Cultivos

Avellano

Descargar ficha

Familia: Coriláceas          Género: Corylus               Especie: Corylus avellana L. (avellano común)       Orígen: Asia Menor

Porte: Arbusto que puede alcanzar una altura de 2 a 5 m., se caracteriza por tener una copa extensa e irregular. Produce en el cuello muchas varas ramificadas, tortuosas en caso de ser viejas y rectas en caso de ser jóvenes.

Sistema radicular: Sus raíces son poco profundas, largas, nudosas y habitualmente producen vástagos desde estas nudosidades.

Hojas: Son grandes, alternas, redondeadas, ovales, pecioladas y rugosas, su haz es peloso y de color verde amarillento y con un borde doblemente aserrado. El pecíolo es muy corto y las estípulas son oblongas, obtusas, verdes y caducas.

Flores: Se trata de un árbol monoico, es decir, tiene separadas las flores de cada uno de los sexos en un mismo pie, las flores masculinas están dispuestas en amentos colíndricos, de 4 - 6 cm. de largura, colgantes, amarillentos y colocados hacia la parte externa del ramo. Cada flor masculina tiene una escama trilobulada, en cuya cara interna se insertan los estambres en número de unos ocho y sin restos de pistilo. Las escamas son algodonodas, trilobuladas de color verde claro y con extremidad acumida. Las flores femeninas están agrupadas en la terminación de las ramillas laterales, en número de una a cinco, formado glomérulos escamosos de los que sobresalen los estigmas rojizos, dos por cada pistilo.

Fruto: Aquenio en forma de copa y partida. El pericarpo es óseo (cascara). Las testa es lisa de color canela. Envuelve generalmente una sola semilla.

Es una planta de climas templados, las temperaturas medias anuales deben variar entre 12ºC y 6ºC, con un mínimo de 700 hora de frío por debajo de 7ºC y temperaturas mínimas invernales no inferiores a -8ºC. Prefiere localizaciones aireadas con una temperatura elevada unida a cierto grado de humedad, ya que favorece la fructificación y el desarrollo de las avellanas. Su cultivo requiere un terreno profundo, fresco, blando, de naturaleza silíceo-calcáreo-arcillosa o calcáreo-silíceo-arcillosa y de subsuelo permeable, con pH entre 5.5 y 7.8.

Habrá que tener en cuenta que el avellano es un cultivo exigente en calcio y en menor grado en potasio y en fósforo. Si el terreno es muy alcalino debe aumentarse la dosis de superfosfato y aplicar algún micronutriente, ya que el avellano en estos terrenos es muy sensible a fisiopatías carenciales, especialmente cuando llega a cierta edad.

**DATOS APORTADOS**
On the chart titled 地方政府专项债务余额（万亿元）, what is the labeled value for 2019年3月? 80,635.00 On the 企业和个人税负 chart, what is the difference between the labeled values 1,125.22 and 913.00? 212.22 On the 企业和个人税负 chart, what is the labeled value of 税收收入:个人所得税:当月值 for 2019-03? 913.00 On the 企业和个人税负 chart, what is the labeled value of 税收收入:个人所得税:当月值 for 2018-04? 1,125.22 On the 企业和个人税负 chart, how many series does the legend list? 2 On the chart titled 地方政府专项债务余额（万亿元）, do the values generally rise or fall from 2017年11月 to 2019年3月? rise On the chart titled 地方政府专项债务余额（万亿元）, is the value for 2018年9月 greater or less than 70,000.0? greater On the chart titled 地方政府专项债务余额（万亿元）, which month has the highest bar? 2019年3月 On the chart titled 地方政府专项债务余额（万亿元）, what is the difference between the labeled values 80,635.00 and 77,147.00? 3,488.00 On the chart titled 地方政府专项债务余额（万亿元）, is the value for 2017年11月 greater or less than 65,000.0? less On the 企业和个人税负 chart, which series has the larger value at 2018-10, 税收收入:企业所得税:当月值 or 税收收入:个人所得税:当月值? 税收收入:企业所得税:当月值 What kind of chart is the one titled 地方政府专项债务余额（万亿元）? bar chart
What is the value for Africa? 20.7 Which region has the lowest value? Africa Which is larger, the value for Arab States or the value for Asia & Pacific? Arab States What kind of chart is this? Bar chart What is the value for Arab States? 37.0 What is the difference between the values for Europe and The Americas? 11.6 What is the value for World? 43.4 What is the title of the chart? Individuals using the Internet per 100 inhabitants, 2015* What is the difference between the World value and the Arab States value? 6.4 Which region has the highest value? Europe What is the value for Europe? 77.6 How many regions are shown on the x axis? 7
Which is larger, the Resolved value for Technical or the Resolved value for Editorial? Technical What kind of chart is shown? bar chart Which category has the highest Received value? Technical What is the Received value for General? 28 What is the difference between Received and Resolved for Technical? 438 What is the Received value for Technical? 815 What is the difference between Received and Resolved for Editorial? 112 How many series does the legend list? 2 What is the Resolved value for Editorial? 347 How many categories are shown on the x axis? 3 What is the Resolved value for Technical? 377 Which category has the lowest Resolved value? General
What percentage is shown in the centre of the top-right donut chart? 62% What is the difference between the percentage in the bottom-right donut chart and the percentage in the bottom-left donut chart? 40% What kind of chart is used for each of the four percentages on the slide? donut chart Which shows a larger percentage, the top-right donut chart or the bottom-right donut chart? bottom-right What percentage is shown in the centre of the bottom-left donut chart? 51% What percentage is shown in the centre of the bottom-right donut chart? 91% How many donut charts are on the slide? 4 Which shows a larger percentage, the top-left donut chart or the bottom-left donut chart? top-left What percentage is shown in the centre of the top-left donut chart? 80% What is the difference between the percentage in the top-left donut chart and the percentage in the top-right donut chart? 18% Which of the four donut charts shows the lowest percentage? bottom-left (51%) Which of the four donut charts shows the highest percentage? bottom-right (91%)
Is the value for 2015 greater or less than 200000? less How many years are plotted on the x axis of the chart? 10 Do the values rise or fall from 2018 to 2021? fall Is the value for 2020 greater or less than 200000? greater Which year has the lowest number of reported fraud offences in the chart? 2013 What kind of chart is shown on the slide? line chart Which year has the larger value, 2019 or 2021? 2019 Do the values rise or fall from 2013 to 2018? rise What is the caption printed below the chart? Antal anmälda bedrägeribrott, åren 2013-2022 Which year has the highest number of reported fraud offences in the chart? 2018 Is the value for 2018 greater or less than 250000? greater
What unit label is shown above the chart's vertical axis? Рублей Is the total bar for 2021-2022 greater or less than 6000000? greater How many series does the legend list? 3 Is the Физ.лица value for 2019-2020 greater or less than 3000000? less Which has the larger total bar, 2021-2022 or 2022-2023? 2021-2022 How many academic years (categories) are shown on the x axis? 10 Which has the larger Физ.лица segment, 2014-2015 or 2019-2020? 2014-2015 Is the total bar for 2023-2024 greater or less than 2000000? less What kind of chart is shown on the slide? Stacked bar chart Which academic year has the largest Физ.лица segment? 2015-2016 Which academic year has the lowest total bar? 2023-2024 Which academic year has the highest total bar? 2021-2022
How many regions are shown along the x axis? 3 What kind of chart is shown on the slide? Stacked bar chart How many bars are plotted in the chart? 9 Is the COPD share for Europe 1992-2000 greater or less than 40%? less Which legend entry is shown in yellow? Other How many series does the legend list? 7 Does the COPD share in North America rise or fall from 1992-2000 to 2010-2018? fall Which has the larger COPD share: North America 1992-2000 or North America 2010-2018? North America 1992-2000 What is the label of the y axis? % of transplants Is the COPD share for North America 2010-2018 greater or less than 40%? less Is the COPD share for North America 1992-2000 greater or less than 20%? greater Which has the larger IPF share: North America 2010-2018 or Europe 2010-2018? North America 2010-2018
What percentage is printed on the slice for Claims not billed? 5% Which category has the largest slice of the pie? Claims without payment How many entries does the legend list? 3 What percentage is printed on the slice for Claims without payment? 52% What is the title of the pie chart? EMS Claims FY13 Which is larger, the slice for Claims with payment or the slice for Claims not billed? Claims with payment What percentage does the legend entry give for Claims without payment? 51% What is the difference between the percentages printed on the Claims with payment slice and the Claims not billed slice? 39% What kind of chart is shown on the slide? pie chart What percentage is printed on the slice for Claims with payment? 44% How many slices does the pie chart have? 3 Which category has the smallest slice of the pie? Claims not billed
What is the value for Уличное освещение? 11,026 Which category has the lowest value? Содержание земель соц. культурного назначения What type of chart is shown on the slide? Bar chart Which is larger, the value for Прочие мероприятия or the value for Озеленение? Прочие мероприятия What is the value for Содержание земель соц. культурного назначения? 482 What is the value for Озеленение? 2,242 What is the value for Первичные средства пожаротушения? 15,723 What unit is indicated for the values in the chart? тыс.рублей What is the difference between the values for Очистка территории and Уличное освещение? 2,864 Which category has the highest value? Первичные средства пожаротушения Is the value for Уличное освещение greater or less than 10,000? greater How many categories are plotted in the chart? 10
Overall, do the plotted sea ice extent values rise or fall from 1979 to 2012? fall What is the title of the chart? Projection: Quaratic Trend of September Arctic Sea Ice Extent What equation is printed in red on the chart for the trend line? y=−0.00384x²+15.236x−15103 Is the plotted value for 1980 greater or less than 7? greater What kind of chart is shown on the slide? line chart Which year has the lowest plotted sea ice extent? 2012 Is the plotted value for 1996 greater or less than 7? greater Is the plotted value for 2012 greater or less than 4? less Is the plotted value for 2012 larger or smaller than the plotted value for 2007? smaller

**CONSIGNA 1**
Responda a partir del texto sobre el avellano:
(a) ¿Qué altura puede alcanzar el arbusto?
(b) ¿Entre qué valores de pH debe estar el terreno para su cultivo?
(c) ¿Qué longitud tienen los amentos de las flores masculinas?
**CONSIGNA 2**
Transcriba el fragmento del texto sobre el avellano que empieza con las palabras "Porte: Arbusto que" y concluye con "de ser jóvenes.".
Los registros proceden de una fuente distinta.

**RESPUESTA ESPERADA 1**
(a) De 2 a 5 m.
(b) Entre 5.5 y 7.8.
(c) De 4 - 6 cm.

**RESPUESTA ESPERADA 2**
Porte: Arbusto que puede alcanzar una altura de 2 a 5 m., se caracteriza por tener una copa extensa e irregular. Produce en el cuello muchas varas ramificadas, tortuosas en caso de ser viejas y rectas en caso de ser jóvenes.